Willberg has spent his entire career as a reporter and editor in southeast Saskatchewan.

He started working for Estevan Lifestyles in September 2000, often serving as the paper's only full-time reporter. He became the editor in February 2009. The stories he covered for Lifestyles, the people that he met in the community and the people he worked with at the paper all contributed to his decision to make Estevan his home.

In May 2015, the newsrooms and the other departments of the Mercury and Lifestyles were merged together, and so he became a reporter for the Mercury and the editor for Lifestyles.

When Park retired in February 2017, Willberg was promoted to editor for both papers.

Since April 2020, the Mercury has been the lone paper in Estevan.

He has also contributed sports stories for Weyburn This Week, and also serves as the editor of the Carlyle Observer.

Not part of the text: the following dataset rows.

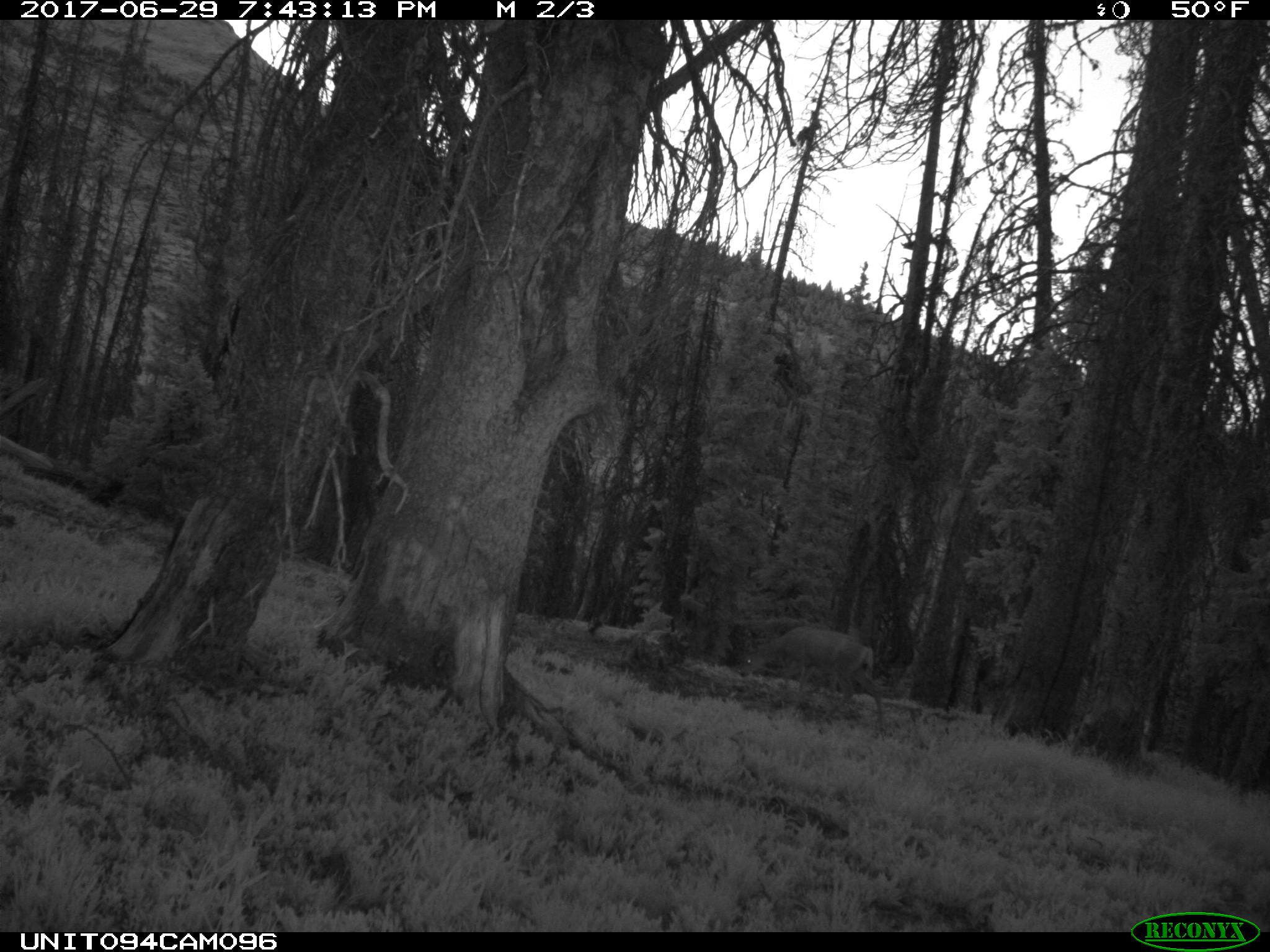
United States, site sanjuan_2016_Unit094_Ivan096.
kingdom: Animalia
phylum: Chordata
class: Mammalia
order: Artiodactyla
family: Cervidae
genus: Odocoileus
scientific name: Odocoileus hemionus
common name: mule deer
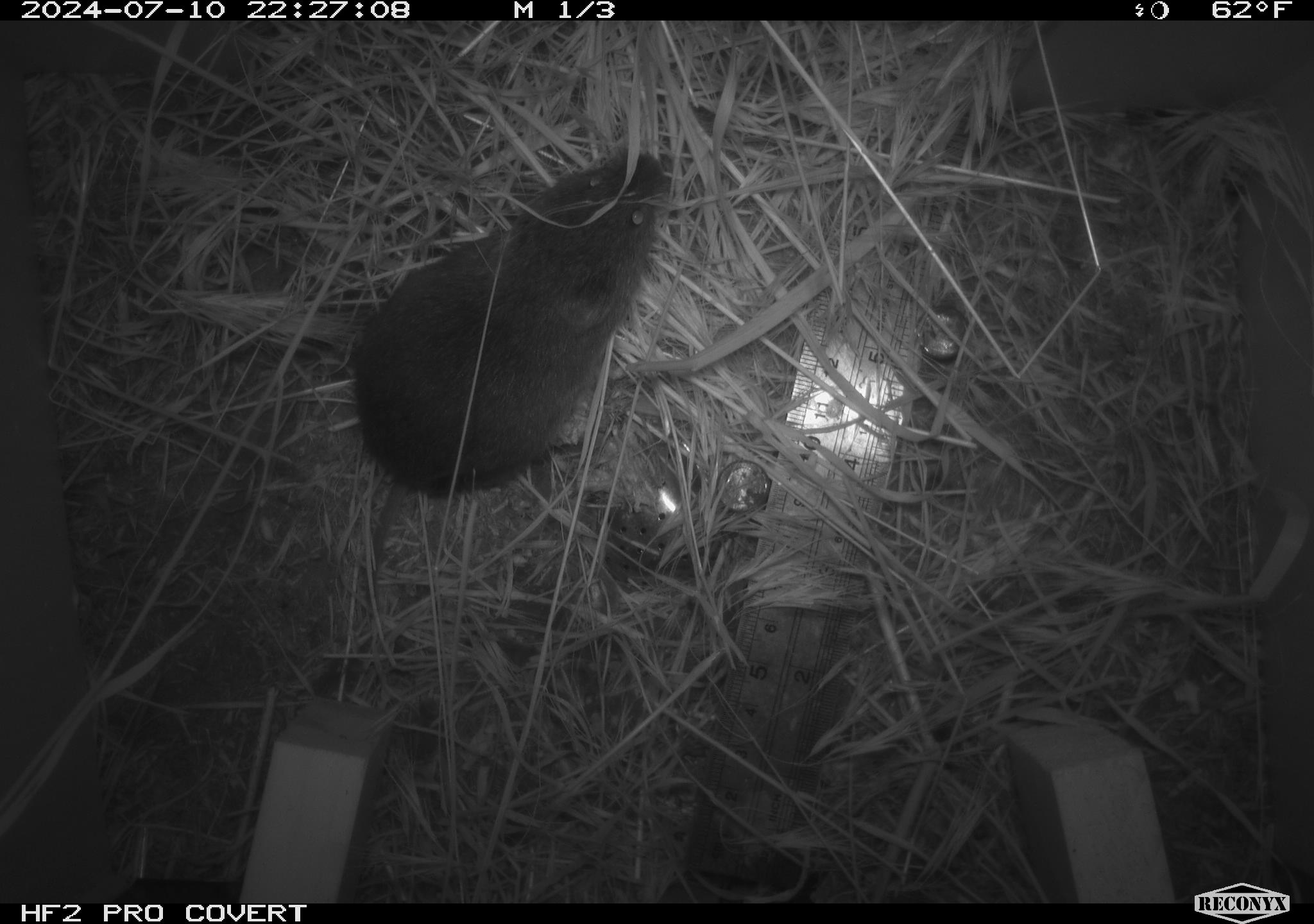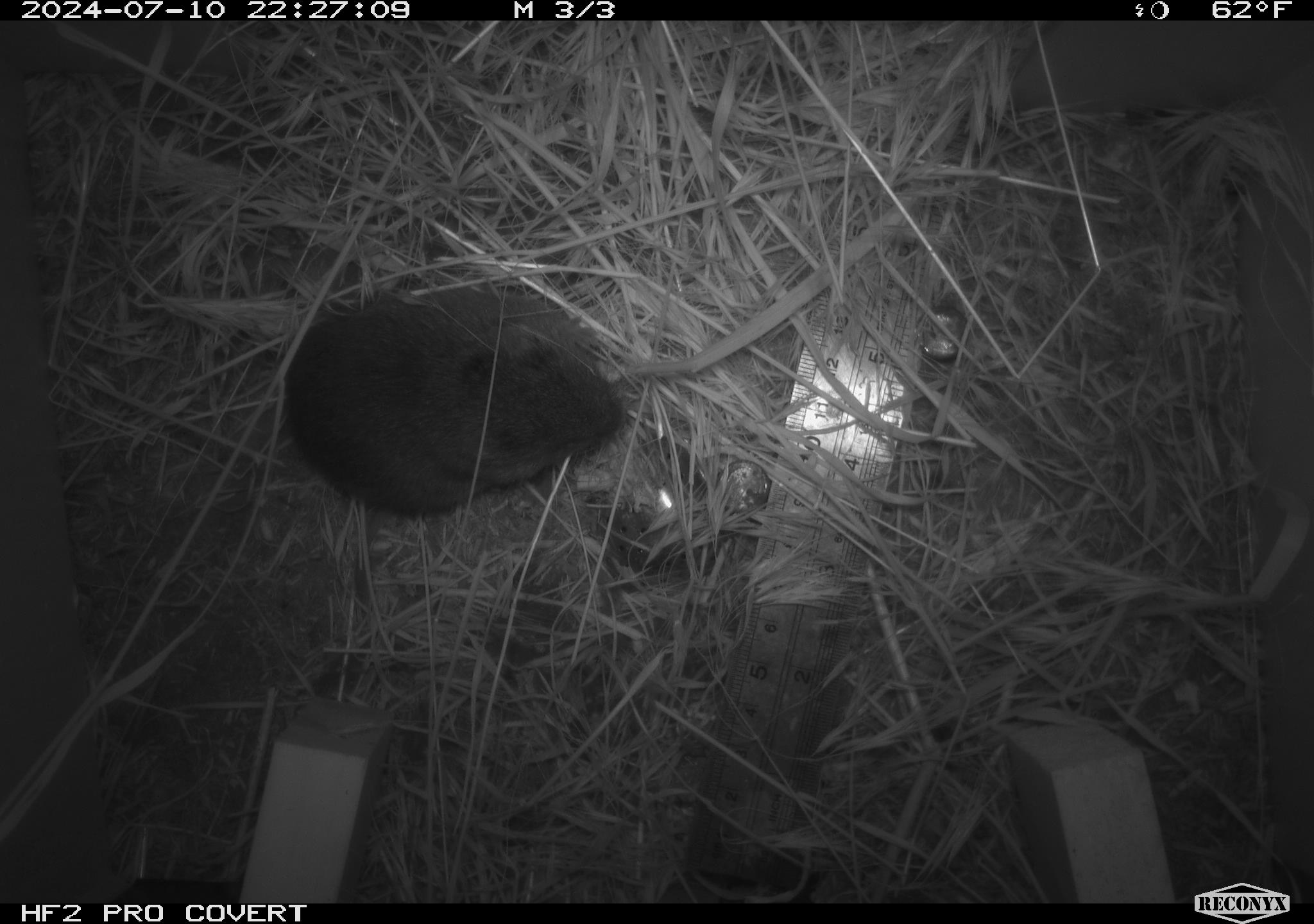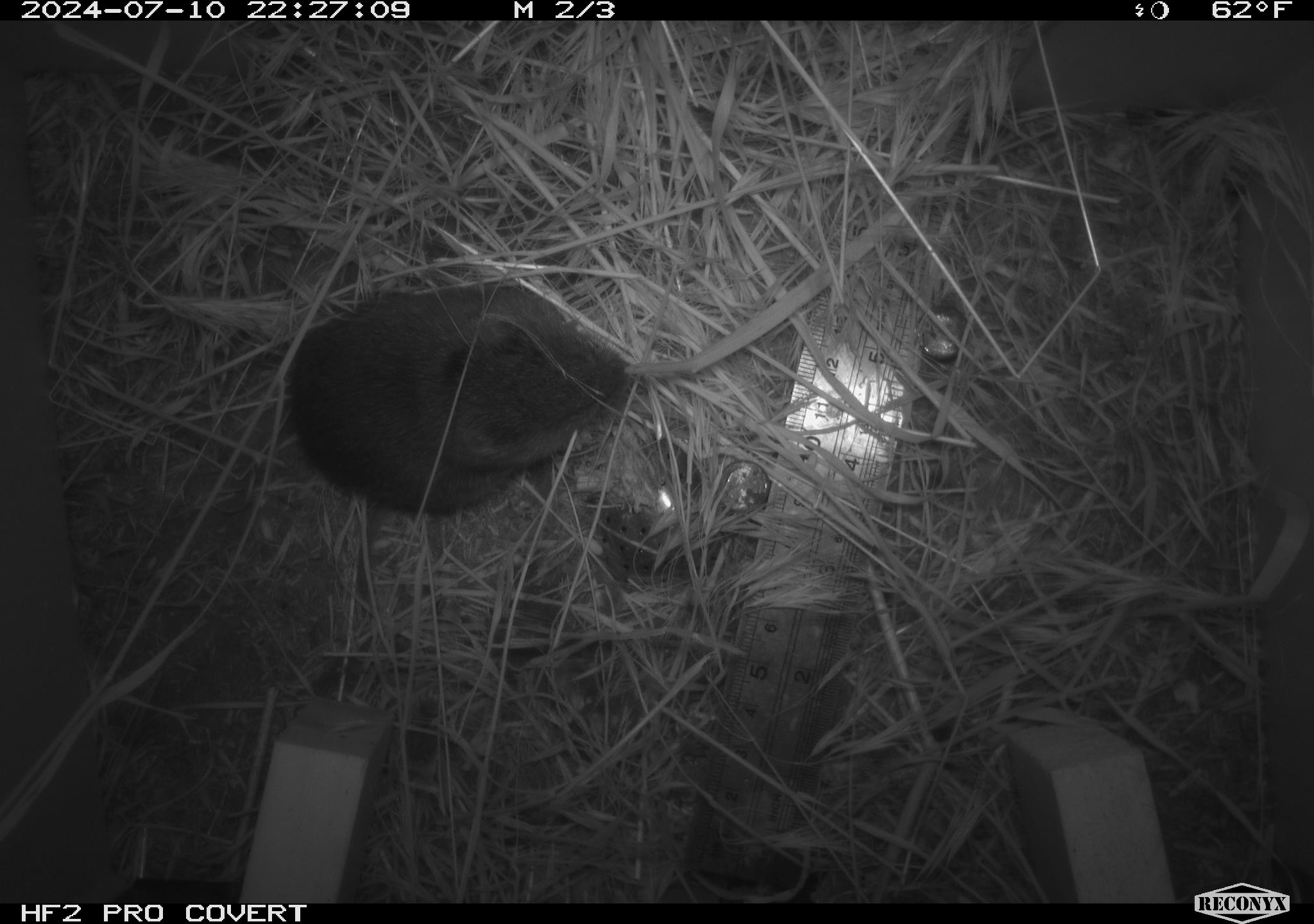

"This is a tremendous honour," he said. "I want to thank Estevan MLA Lori Carr for nominating me. It's particularly meaningful to be recognized alongside Norm and Brian. And it's humbling to be recognized alongside these other recipients, many of whom I've respected and admired for the past 22 years."

Park began his journalistic career in southern Ontario in 1965 with the tri-weekly Trenton Trentonian, as a reporter and then sports editor in a six-person newsroom.

Three years later he moved to Port-of-Spain, Trinidad, to pursue an editorial consultant role with the Guardian newspaper. That didn't pan out due to union conflicts, but the visit lasted for a good part of a year.

A return to his home province of Saskatchewan led to a sports and general reporting gig with the Estevan Mercury in 1969.

Marriage and short-term employment with the daily P.A. Herald as city editor then led to the purchase of two weekly newspapers, the Wynyard Advance and Hi-Way 15 Gazette, and the start-up as a partner in another. After selling these papers seven years later, he returned to the Mercury, where he always felt at home.

Tours as reporter and editor ensued. That included being a four-time winner of the Saskatchewan Weekly Newspaper (SWNA) Columnist of the Year Award, Best Sports Photo and Top News Story along the way, with several other individual and Mercury team wins. He wrapped up a 52-year career in 2017.

The career involved on-scene coverage of the first major Hercules air crash at the Trenton CFB transport command that claimed six lives. That was a difficult one, Park noted.

"I know I'm name-dropping, but in what other profession can you get the opportunity to visit with five prime ministers, seven premiers plus the likes of Gordie Howe, Ted Williams, Bing Crosby and yep, even the real Col. Sanders of KFC fame, along with many others. Some of whom are still alive," Park said. "A wonderful ride."

Zinchuk grew up in Hyas and Yorkton. He attended the University of Saskatchewan's College of Engineering, but that didn't pan out, so he went to work as a pipeliner, eventually becoming an excavator operator. Over the next several years, when he wasn't pipelining, he worked as a reporter for the Saskatoon Journal, Rosetown Eagle and Battlefords News-Optimist.

After five years with the News-Optimist, Zinchuk was recruited to become the editor of Pipeline News, Saskatchewan's petroleum monthly newspaper. In 2008, it was reformed to be provincial in scope. During the next 12 years, he wrote about every aspect of the Saskatchewan oilpatch, from drilling to fracking, refineries to pipelines.

He visited nearly every oilpatch community, and either wrote or edited stories about most of the companies within the Saskatchewan oilpatch.

Pipeline News stopped publishing when COVID-19 hit, and Zinchuk did some short-term consulting and then spent nine months covering provincial politics as a Local Journalism Initiative reporter.

He left that position in May 2021 to launch Pipeline Online in October 2021. Pipeline Online is Saskatchewan's energy news, but in a completely online format. There, Zinchuk has continued to focus on in-depth coverage of energy issues, from oil and gas to lithium and power production.

Zinchuk married Michelle Steciuk in 1999. She is a registered nurse in the St. Joseph's Hospital emergency room. They have two children, Katrina and Spencer.